SEXTO.- En consecuencia procederá estimar parcialmente el presente recurso y revocar la resolución en lo expresado en los fundamentos, declarando de oficio las costas de esta instancia.

Fallo

En atención a todo lo expuesto, la Sección segunda de la Audiencia Provincial de Valencia,

ha decidido:

PRIMERO: ESTIMAR PARCIALMENTE el recurso de apelación interpuesto por la Procuradora de los Tribunales Dña. MARGARITA GUTIERREZ BERLANGA en representación de D. Roque, Dña. Zulima y Dña. Marí Trini

SEGUNDO: ABSOLVER a D. Roque, y Dña. Marí Trini del delito de hurto.

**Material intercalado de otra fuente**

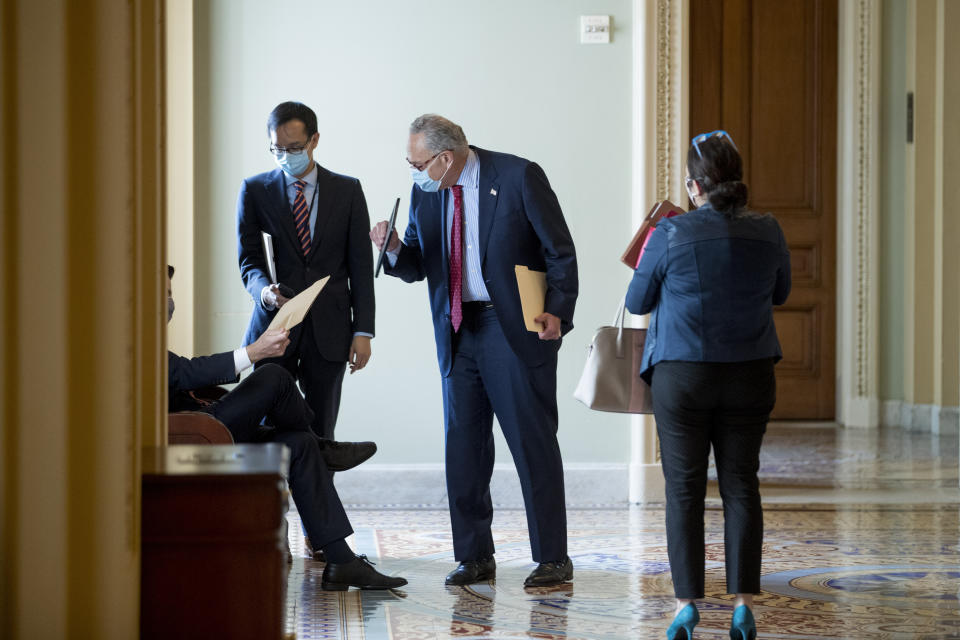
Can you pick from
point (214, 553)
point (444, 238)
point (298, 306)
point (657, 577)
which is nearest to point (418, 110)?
point (444, 238)

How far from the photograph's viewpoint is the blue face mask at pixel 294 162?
4.02m

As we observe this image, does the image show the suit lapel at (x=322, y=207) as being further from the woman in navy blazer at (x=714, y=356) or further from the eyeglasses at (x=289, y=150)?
the woman in navy blazer at (x=714, y=356)

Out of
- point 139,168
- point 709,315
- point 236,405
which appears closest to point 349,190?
point 236,405

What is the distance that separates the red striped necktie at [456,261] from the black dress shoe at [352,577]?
839 millimetres

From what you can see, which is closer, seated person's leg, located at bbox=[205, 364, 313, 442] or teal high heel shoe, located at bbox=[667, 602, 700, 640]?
teal high heel shoe, located at bbox=[667, 602, 700, 640]

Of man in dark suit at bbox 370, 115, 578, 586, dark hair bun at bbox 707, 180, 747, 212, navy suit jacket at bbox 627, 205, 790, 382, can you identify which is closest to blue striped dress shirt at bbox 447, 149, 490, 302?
man in dark suit at bbox 370, 115, 578, 586

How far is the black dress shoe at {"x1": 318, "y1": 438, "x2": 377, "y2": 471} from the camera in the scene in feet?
12.2

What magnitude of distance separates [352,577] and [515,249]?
47.0 inches

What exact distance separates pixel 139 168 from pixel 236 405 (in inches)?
63.4

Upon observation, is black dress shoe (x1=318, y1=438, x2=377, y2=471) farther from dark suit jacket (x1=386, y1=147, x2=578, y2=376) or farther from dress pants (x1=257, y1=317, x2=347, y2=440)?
dark suit jacket (x1=386, y1=147, x2=578, y2=376)

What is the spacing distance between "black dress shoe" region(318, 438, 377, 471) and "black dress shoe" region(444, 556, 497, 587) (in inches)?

TERCERO: CONDENAR a Dña. Zulima como autora responsable de un delito leve de hurto sin que concurran circunstancias modificativas de la responsabilidad criminal a la pena de DOS MESES DE MULTA con cuotas diarias de seis euros con la responsabilidad personal subsidiaria del art. 53 del CP en caso de impago.

Declarando de oficio las costas de esta instancia.

Contra la presente resolución, cabe interponer recurso de casación ante el Tribunal Supremo, a preparar ante esta Sección en el término de cinco días a contar desde su notificación.

Cumplidas que sean las diligencias de rigor, y notificada esta sentencia a las partes, devuélvanse los autos originales al Juzgado de procedencia con testimonio de esta resolución, para su ejecución.

Así, por esta mi Sentencia, de la que se llevara certificación al rollo, definitivamente juzgando, lo pronuncio, mando y firmo.